*** Opening Listed entries ***
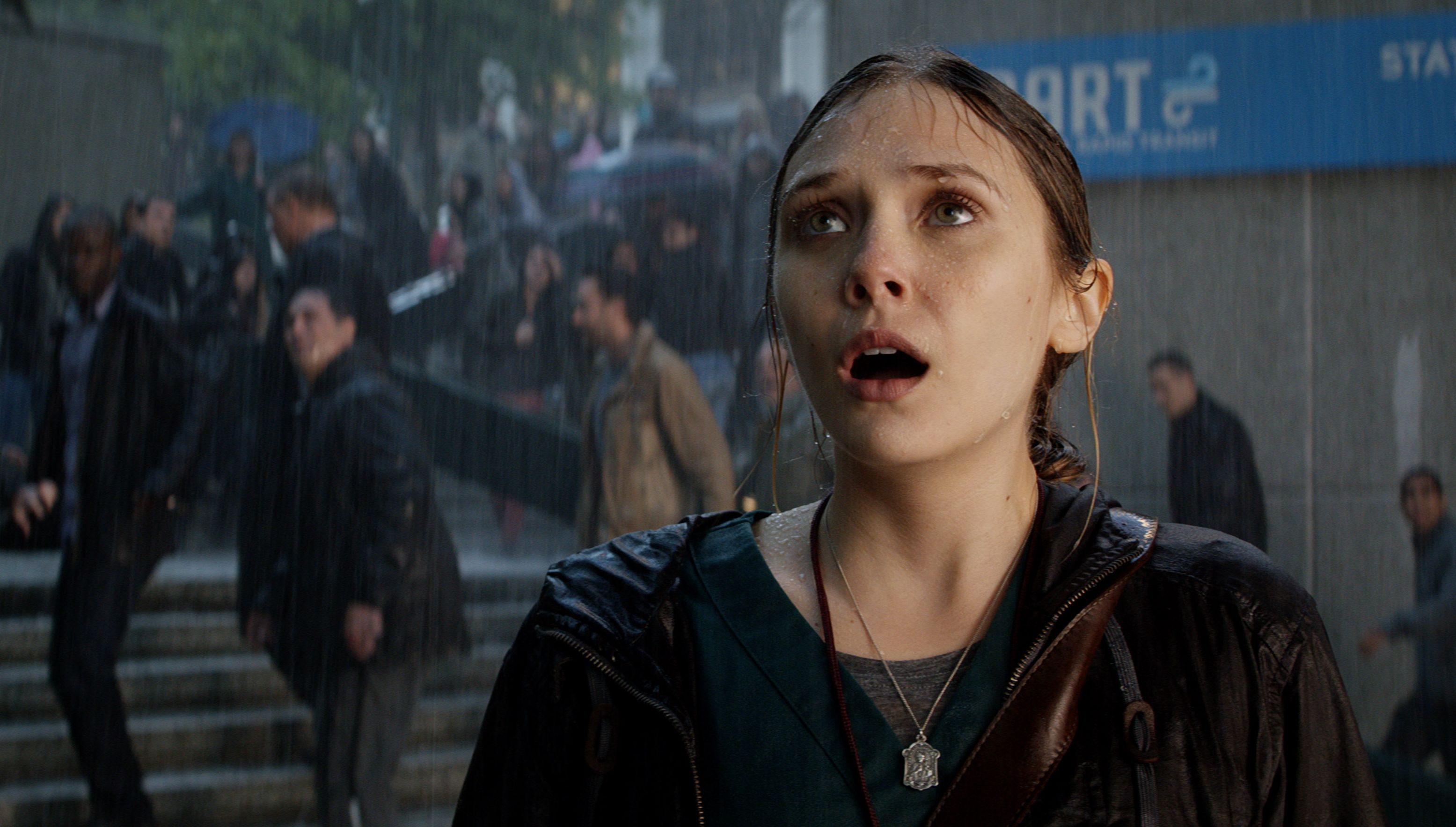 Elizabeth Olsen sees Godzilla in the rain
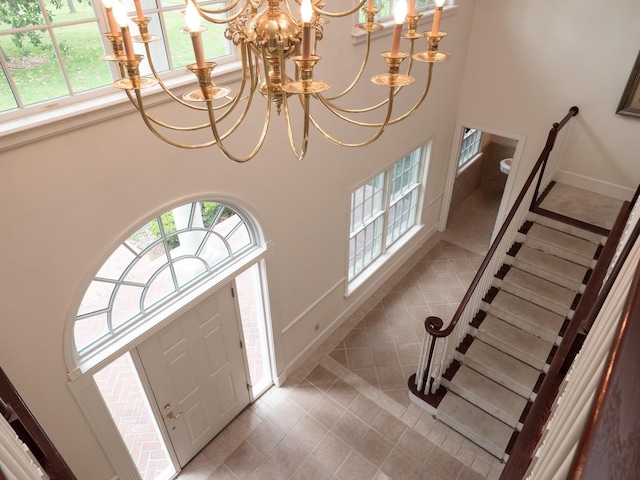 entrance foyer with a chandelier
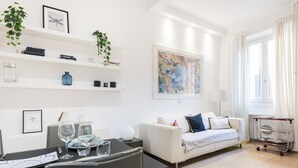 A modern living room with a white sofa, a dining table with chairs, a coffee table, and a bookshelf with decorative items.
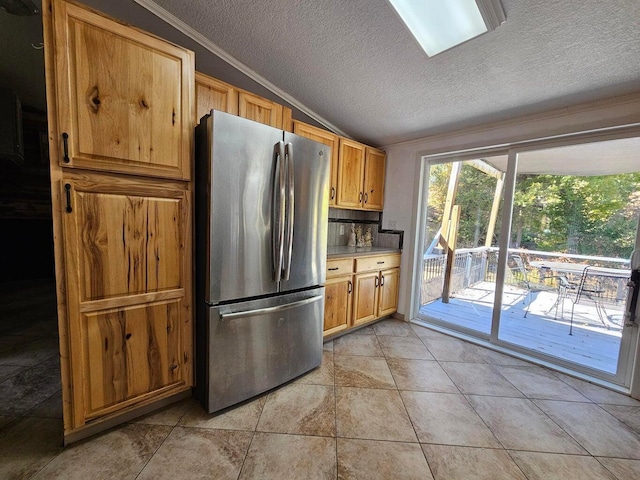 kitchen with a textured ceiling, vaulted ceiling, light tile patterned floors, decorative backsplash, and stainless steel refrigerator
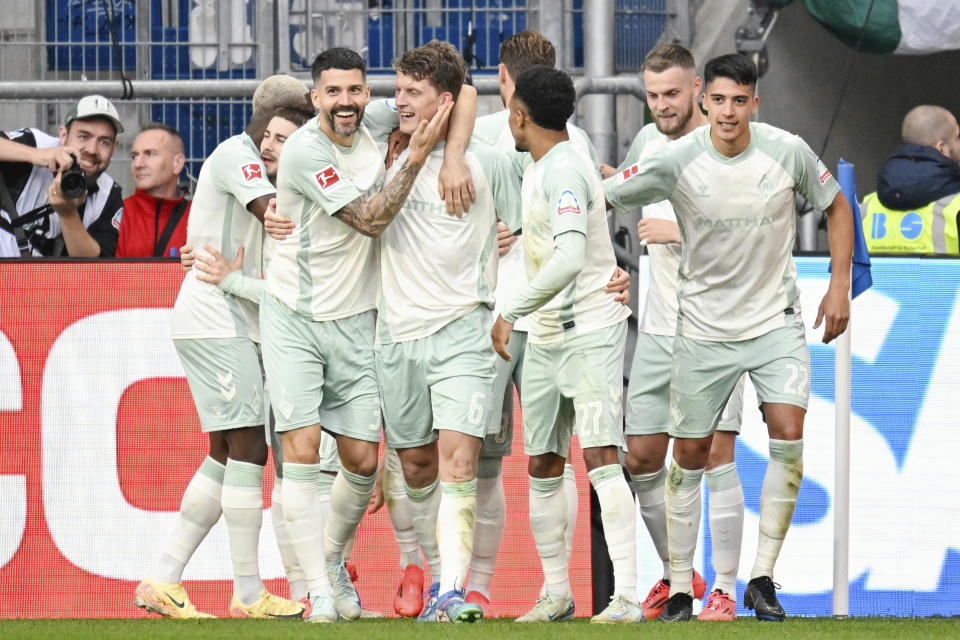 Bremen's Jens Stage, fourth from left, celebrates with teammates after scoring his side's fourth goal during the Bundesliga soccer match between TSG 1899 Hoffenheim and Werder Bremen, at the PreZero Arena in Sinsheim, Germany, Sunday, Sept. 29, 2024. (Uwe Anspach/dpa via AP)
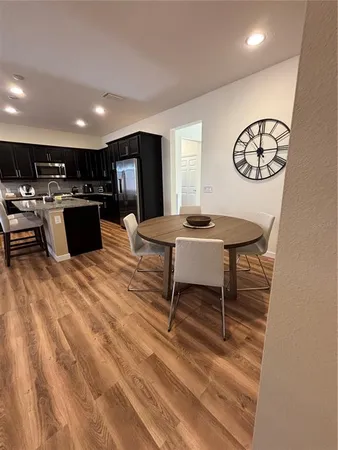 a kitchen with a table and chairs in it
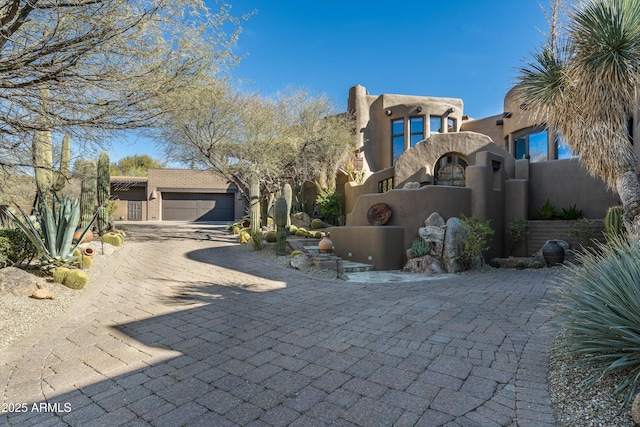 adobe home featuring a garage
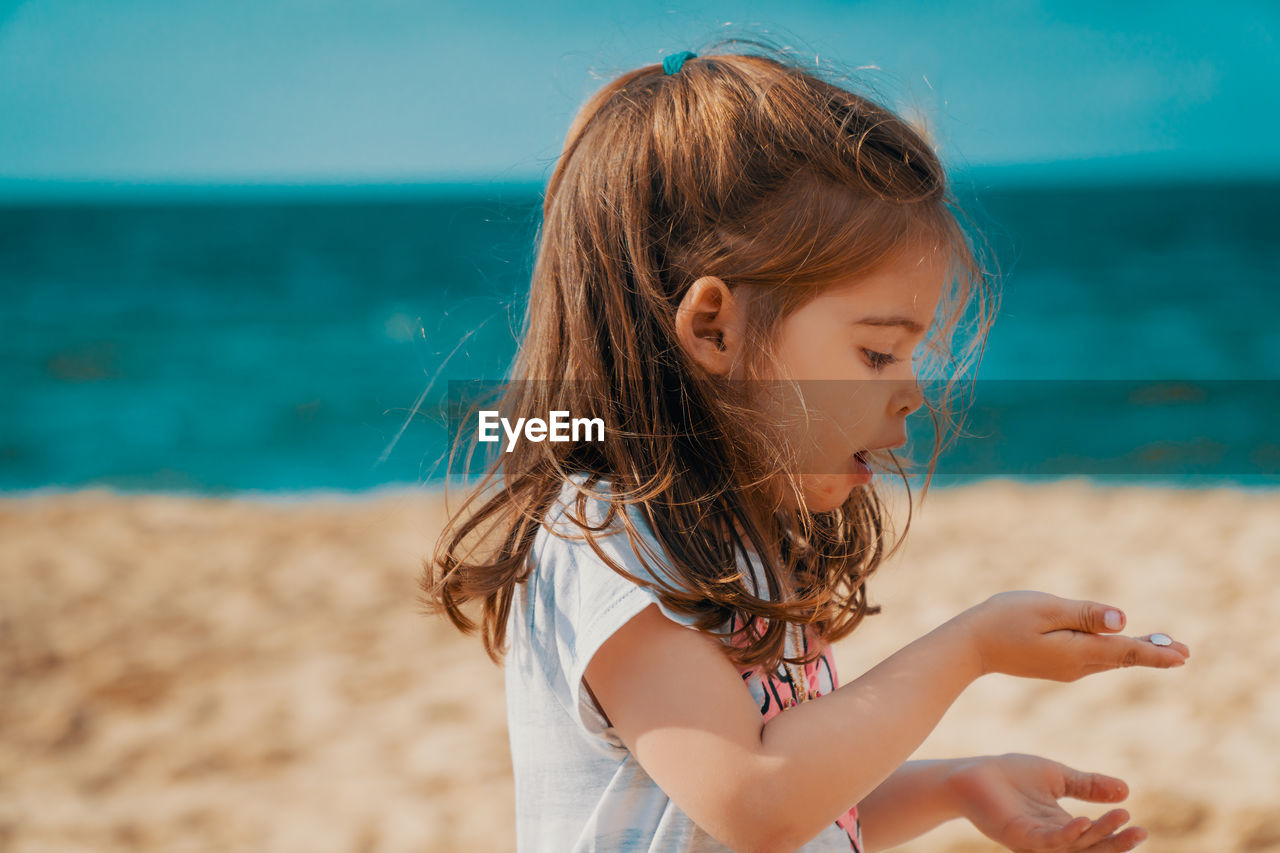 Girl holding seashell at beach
*** Closing Listed entries ***
What you have to do => Quote the material word for word, dropping any images it holds.

Worked solution =>
 Elizabeth Olsen sees Godzilla in the rain
 entrance foyer with a chandelier
 A modern living room with a white sofa, a dining table with chairs, a coffee table, and a bookshelf with decorative items.
 kitchen with a textured ceiling, vaulted ceiling, light tile patterned floors, decorative backsplash, and stainless steel refrigerator
 Bremen's Jens Stage, fourth from left, celebrates with teammates after scoring his side's fourth goal during the Bundesliga soccer match between TSG 1899 Hoffenheim and Werder Bremen, at the PreZero Arena in Sinsheim, Germany, Sunday, Sept. 29, 2024. (Uwe Anspach/dpa via AP)
 a kitchen with a table and chairs in it
 adobe home featuring a garage
 Girl holding seashell at beach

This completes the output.